21 ARALIK 1919 - 25 ARALIK 1919
Atatürk, Sivas Kongresinden sonra, Kayseri yoluyla Ankara’ya giderken 21 Aralık 1919 günü akşam saat 20:30’da Mucur’a gelir. Yanında Mazhar Müfit (Kansu), A. Rüstem, Hüsrev (Gerede), H. Rauf (Orbay), Dr. Refik (Saydam), Hakkı Behiç, Şeyh Fevzi, Başyaver Cevat Abbas (Gürer), yaver Muzaffer (Kılıç), Bedri ve öteki arkadaşları vardır. Konukları, Kaymakam Cevat ve Mucur halkı karşılar. Doğruca Hükümet konağına gelirler. Ertesi günü sabahleyin iki otomobil, Atatürk ve arkadaşlarını Hacıbektaş’a götürür.
Atatürk, Hacıbektaş’a uğramayı özellikle istiyordu. Hacıbektaş, Anadolu’da oldukça yaygın ve geniş bir halk kitlesi üzerinde etkili olan Bektaşiliğin merkezi idi. Hacıbektaş Dergah Şeyhi Çelebi Cemalettin burada oturuyordu. O geceyi de Çelebi’nin konağında geçirirler. Ertesi, 23 Aralık 1919 sabahı, Hacıbektaş Dergahı ve Türbesini ziyaret eden Atatürk ve arkadaşları, tekrar Mucur’a gelerek bir gece daha kalırlar. Kafile, 24 Aralık 1919 Çarşamba günü Kırşehir'e doğru yola çıkar.

◆ Yapılacak işler:
A - Atatürk'ün Mucur ve Hacıbektaş ziyaretini anlatan metinden, "Atatürk, Hacıbektaş’a uğramayı" sözlerinden başlayıp "doğru yola çıkar." sözlerine kadar inen bölümün tamamını hiç değiştirmeden kopyalayın.
B - Atatürk'ün Mucur ve Hacıbektaş ziyaretini anlatan metne göre aşağıdakileri yanıtlayın.
(i) Atatürk 21 Aralık 1919 günü Mucur'a saat kaçta gelir?
(ii) Hacıbektaş Dergah Şeyhi kimdir?
(iii) Kafile 24 Aralık 1919 Çarşamba günü hangi yere doğru yola çıkar?

◆ Çıkarılan malzeme:
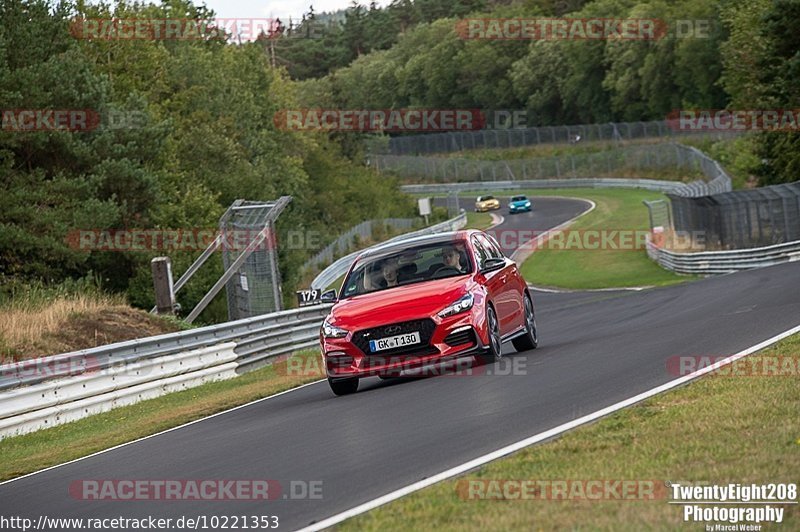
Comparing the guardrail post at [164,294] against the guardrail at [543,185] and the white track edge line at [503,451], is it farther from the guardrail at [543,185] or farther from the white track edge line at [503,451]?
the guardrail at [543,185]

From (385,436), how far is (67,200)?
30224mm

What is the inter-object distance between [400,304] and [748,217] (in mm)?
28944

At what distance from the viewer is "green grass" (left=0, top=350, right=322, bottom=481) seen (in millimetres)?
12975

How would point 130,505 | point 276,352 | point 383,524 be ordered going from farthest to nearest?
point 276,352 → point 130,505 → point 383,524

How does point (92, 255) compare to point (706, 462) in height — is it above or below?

◆ Beklenen yanıtlar:
A -
Atatürk, Hacıbektaş’a uğramayı özellikle istiyordu. Hacıbektaş, Anadolu’da oldukça yaygın ve geniş bir halk kitlesi üzerinde etkili olan Bektaşiliğin merkezi idi. Hacıbektaş Dergah Şeyhi Çelebi Cemalettin burada oturuyordu. O geceyi de Çelebi’nin konağında geçirirler. Ertesi, 23 Aralık 1919 sabahı, Hacıbektaş Dergahı ve Türbesini ziyaret eden Atatürk ve arkadaşları, tekrar Mucur’a gelerek bir gece daha kalırlar. Kafile, 24 Aralık 1919 Çarşamba günü Kırşehir'e doğru yola çıkar.

B -
(i) Akşam saat 20:30'da.
(ii) Çelebi Cemalettin.
(iii) Kırşehir'e doğru.